お別れなので、音楽プレーヤーとCDだけではなく花束なども用意しようかと考えたが、やめた。どうせ行っても受け取ってもらう人はアメリカに引っ越してしまったし、むしろ余計寂しさと空しさが多くなりそうだ。とにかく、早く蓮への想いを消し、周りに心配をかけないことが一番だ。
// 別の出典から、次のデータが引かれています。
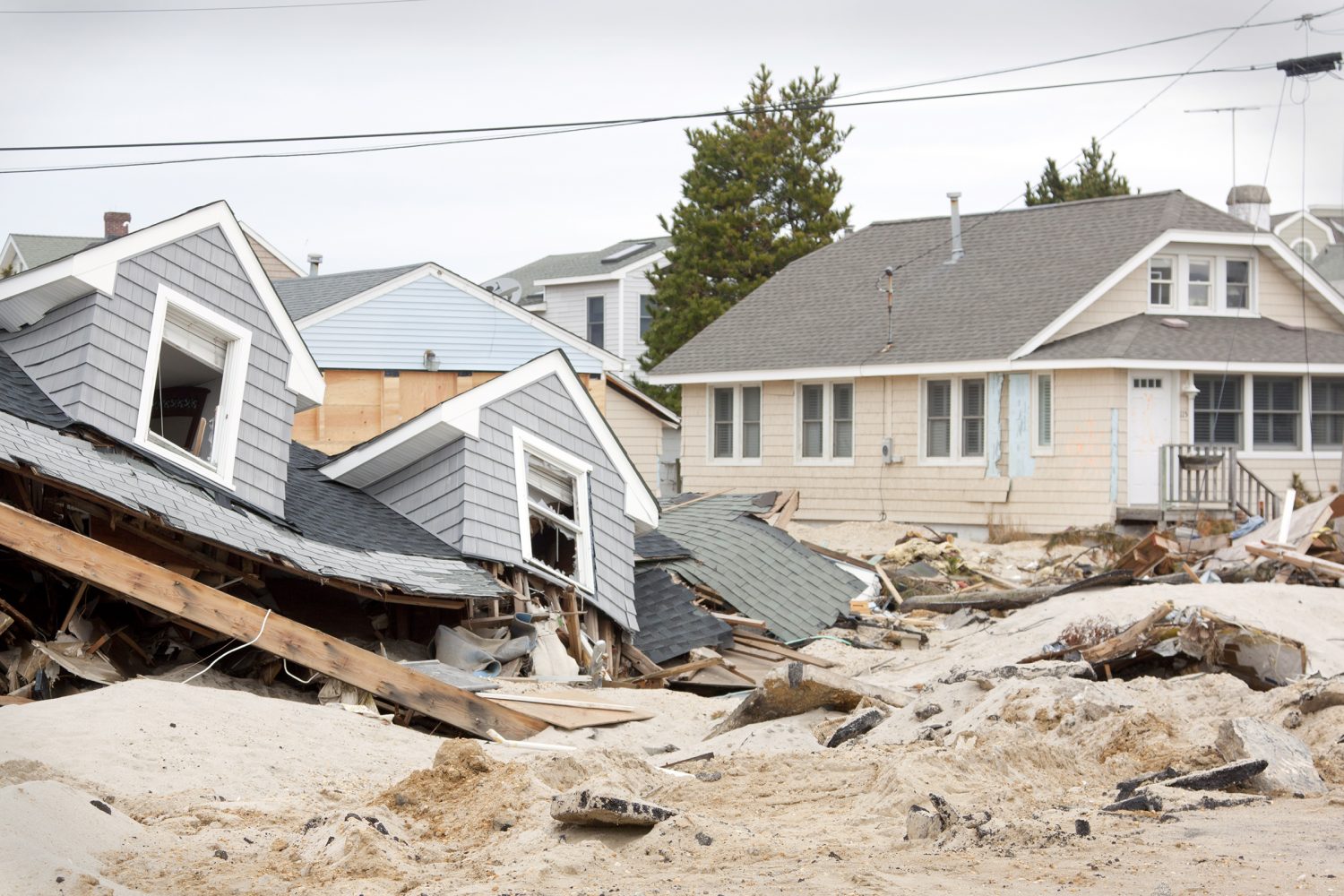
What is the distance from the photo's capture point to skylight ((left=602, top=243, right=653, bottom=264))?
46594 mm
休日や放課後にマンションに向かうが、必ず途中で後ろを向いてしまう。この二つを手放してしまったら、吹っ切るどころか逆にもっと深い穴に落ちるかもしれない。あまりにも自分が弱虫で優柔不断で怖がりで情けなかった。蓮からも馬鹿でアホだと呆れられたが、まさしくその通りだと、大事なものを全て失ってからようやくわかった。地味で平凡で魅力の欠片さえない。くれると言っても、いらない。蓮の言葉は間違っていなかった。
結局、その日もマンションには行けず、家に帰った。部屋に入り音楽プレーヤーとCDをぎゅっと胸に抱きしめ、声が漏れないように泣き続けた。